*What to work on:*
Return exactly the lines of the records below, starting at the line that contains "1 Host display" and ending at the line that contains "Installing the belt clip", with both of those lines kept.
[Supplied entries]
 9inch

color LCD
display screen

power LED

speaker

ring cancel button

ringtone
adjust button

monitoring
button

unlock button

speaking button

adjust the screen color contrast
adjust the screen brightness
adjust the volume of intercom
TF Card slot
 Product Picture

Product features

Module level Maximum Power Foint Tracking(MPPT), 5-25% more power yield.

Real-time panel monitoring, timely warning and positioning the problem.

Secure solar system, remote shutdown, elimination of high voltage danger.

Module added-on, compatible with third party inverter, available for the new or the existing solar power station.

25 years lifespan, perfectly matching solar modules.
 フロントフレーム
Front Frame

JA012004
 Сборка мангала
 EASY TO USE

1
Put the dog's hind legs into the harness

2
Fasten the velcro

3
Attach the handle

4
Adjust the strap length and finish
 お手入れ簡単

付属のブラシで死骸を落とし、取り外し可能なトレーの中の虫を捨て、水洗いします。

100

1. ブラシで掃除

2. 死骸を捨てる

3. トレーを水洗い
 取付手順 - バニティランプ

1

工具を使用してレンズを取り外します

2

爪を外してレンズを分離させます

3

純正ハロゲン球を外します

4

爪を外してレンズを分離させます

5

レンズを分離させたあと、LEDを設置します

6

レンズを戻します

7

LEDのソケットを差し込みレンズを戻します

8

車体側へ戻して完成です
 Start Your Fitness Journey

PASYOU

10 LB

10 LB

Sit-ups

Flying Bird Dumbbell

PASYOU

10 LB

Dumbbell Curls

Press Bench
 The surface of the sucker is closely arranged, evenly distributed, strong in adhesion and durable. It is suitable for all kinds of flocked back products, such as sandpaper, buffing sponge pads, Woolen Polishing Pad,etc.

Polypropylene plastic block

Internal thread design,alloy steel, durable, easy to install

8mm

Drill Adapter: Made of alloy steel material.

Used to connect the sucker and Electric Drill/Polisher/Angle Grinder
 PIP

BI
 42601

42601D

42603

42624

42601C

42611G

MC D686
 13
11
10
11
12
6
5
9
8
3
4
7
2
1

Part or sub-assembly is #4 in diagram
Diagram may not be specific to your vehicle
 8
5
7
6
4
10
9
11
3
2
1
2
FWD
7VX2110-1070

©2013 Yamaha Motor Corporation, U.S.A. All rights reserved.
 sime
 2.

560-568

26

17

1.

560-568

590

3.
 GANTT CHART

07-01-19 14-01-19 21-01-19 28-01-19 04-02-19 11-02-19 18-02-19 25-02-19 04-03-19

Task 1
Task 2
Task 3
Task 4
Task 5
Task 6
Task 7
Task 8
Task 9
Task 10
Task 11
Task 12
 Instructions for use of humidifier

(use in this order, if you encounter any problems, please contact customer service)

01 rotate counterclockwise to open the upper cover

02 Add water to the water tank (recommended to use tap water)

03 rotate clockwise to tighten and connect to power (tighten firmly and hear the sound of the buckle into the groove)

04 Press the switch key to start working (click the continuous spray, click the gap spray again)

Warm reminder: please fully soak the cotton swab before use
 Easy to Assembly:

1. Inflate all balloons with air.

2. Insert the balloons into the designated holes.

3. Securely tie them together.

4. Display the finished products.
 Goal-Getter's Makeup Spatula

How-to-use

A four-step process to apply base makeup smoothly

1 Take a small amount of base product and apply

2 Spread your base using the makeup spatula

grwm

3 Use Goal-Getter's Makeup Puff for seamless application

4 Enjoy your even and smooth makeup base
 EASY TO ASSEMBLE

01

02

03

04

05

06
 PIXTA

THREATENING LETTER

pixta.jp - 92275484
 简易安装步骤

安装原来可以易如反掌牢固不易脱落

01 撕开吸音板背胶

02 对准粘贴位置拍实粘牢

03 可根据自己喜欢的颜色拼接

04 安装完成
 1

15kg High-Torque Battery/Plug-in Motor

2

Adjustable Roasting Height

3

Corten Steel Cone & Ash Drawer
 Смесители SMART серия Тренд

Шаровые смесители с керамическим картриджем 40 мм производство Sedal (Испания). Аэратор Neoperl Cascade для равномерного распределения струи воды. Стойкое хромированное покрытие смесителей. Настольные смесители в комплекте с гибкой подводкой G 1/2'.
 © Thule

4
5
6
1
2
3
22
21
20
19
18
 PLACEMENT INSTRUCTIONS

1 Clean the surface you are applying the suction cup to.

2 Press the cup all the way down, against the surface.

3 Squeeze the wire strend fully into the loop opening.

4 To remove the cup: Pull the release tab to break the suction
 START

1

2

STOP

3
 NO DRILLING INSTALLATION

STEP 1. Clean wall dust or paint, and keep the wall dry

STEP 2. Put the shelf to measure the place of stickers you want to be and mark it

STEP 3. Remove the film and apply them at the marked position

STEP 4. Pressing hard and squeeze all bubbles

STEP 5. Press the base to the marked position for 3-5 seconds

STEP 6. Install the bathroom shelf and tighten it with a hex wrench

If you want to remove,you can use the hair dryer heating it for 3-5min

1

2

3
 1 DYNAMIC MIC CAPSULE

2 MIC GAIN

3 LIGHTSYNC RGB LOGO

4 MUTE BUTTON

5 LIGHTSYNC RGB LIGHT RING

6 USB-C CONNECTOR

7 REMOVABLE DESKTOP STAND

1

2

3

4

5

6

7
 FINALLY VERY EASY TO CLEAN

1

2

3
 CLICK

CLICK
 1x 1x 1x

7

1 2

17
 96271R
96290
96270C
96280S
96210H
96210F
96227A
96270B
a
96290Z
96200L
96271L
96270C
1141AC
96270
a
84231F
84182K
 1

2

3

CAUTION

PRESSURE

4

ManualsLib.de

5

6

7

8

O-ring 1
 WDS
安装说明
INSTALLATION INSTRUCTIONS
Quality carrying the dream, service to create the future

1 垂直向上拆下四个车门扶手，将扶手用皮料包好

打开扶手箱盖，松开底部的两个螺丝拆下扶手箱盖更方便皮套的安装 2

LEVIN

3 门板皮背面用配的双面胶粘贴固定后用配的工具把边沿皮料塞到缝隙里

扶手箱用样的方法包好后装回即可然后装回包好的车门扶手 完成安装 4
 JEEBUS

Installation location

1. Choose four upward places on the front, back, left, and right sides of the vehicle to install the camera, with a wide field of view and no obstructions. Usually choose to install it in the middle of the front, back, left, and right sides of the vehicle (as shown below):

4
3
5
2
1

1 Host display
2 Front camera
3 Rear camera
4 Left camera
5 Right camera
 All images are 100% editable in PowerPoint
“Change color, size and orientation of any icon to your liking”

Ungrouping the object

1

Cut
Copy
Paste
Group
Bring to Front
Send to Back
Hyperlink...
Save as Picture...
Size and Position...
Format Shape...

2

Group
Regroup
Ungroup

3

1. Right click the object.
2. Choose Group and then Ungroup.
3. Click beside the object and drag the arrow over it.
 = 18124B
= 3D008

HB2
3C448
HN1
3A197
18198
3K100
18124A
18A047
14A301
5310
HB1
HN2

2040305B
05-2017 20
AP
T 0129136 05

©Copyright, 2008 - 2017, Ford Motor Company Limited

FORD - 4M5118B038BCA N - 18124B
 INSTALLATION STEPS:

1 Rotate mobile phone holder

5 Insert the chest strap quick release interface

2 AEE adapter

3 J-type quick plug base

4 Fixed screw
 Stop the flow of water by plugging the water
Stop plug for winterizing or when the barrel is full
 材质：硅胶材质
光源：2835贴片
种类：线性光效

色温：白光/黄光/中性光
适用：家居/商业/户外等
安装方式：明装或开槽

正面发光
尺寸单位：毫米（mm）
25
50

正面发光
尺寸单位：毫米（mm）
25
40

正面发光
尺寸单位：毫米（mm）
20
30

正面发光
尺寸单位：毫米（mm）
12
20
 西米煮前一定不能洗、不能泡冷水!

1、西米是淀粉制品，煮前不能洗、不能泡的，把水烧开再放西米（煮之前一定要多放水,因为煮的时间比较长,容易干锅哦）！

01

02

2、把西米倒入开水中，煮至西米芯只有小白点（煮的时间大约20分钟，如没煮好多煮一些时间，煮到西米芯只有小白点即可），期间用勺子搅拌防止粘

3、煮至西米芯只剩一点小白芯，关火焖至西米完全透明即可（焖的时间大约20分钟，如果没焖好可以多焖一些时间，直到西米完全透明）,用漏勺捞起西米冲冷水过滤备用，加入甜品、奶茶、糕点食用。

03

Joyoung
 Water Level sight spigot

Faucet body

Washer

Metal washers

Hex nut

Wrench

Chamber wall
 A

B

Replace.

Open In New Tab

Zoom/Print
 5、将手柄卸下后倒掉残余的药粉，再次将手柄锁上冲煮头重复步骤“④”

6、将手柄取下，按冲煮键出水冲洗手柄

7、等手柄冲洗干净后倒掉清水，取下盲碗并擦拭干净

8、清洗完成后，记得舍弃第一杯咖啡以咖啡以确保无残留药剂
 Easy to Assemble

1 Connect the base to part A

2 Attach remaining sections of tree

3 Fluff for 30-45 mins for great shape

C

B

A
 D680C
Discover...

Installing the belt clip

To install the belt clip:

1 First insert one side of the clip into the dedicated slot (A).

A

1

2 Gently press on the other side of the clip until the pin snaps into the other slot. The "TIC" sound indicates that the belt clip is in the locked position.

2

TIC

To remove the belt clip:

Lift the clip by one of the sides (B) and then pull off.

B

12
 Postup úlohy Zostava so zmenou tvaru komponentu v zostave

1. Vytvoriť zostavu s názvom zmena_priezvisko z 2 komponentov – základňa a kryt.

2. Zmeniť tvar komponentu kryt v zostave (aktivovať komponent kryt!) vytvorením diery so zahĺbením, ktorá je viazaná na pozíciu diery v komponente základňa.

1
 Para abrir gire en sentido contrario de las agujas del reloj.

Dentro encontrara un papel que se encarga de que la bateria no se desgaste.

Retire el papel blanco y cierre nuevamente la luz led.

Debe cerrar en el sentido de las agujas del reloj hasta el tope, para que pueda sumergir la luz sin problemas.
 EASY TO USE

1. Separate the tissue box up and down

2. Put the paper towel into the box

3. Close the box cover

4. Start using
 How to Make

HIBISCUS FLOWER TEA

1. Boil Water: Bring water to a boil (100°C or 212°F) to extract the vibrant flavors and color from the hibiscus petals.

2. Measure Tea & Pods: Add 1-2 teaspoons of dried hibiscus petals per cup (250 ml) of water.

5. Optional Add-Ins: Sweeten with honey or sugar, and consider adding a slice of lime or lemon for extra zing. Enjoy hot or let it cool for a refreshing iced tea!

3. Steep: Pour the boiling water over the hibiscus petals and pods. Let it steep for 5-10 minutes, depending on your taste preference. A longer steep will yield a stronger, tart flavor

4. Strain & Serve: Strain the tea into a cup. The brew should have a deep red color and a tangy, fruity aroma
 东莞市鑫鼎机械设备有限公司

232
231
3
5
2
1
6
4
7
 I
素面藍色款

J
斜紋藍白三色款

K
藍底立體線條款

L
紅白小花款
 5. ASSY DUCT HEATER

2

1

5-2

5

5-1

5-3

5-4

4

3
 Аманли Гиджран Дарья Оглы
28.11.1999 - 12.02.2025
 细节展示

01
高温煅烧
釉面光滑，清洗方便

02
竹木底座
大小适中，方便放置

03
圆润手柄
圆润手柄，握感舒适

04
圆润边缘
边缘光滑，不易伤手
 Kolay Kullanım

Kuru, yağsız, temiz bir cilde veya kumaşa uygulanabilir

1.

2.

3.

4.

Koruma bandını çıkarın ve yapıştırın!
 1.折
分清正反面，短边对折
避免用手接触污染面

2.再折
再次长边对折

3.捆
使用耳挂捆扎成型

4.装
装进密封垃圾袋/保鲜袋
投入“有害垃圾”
[/Supplied entries]
*Task response:*
1 Host display
2 Front camera
3 Rear camera
4 Left camera
5 Right camera
 All images are 100% editable in PowerPoint
“Change color, size and orientation of any icon to your liking”

Ungrouping the object

1

Cut
Copy
Paste
Group
Bring to Front
Send to Back
Hyperlink...
Save as Picture...
Size and Position...
Format Shape...

2

Group
Regroup
Ungroup

3

1. Right click the object.
2. Choose Group and then Ungroup.
3. Click beside the object and drag the arrow over it.
 = 18124B
= 3D008

HB2
3C448
HN1
3A197
18198
3K100
18124A
18A047
14A301
5310
HB1
HN2

2040305B
05-2017 20
AP
T 0129136 05

©Copyright, 2008 - 2017, Ford Motor Company Limited

FORD - 4M5118B038BCA N - 18124B
 INSTALLATION STEPS:

1 Rotate mobile phone holder

5 Insert the chest strap quick release interface

2 AEE adapter

3 J-type quick plug base

4 Fixed screw
 Stop the flow of water by plugging the water
Stop plug for winterizing or when the barrel is full
 材质：硅胶材质
光源：2835贴片
种类：线性光效

色温：白光/黄光/中性光
适用：家居/商业/户外等
安装方式：明装或开槽

正面发光
尺寸单位：毫米（mm）
25
50

正面发光
尺寸单位：毫米（mm）
25
40

正面发光
尺寸单位：毫米（mm）
20
30

正面发光
尺寸单位：毫米（mm）
12
20
 西米煮前一定不能洗、不能泡冷水!

1、西米是淀粉制品，煮前不能洗、不能泡的，把水烧开再放西米（煮之前一定要多放水,因为煮的时间比较长,容易干锅哦）！

01

02

2、把西米倒入开水中，煮至西米芯只有小白点（煮的时间大约20分钟，如没煮好多煮一些时间，煮到西米芯只有小白点即可），期间用勺子搅拌防止粘

3、煮至西米芯只剩一点小白芯，关火焖至西米完全透明即可（焖的时间大约20分钟，如果没焖好可以多焖一些时间，直到西米完全透明）,用漏勺捞起西米冲冷水过滤备用，加入甜品、奶茶、糕点食用。

03

Joyoung
 Water Level sight spigot

Faucet body

Washer

Metal washers

Hex nut

Wrench

Chamber wall
 A

B

Replace.

Open In New Tab

Zoom/Print
 5、将手柄卸下后倒掉残余的药粉，再次将手柄锁上冲煮头重复步骤“④”

6、将手柄取下，按冲煮键出水冲洗手柄

7、等手柄冲洗干净后倒掉清水，取下盲碗并擦拭干净

8、清洗完成后，记得舍弃第一杯咖啡以咖啡以确保无残留药剂
 Easy to Assemble

1 Connect the base to part A

2 Attach remaining sections of tree

3 Fluff for 30-45 mins for great shape

C

B

A
 D680C
Discover...

Installing the belt clip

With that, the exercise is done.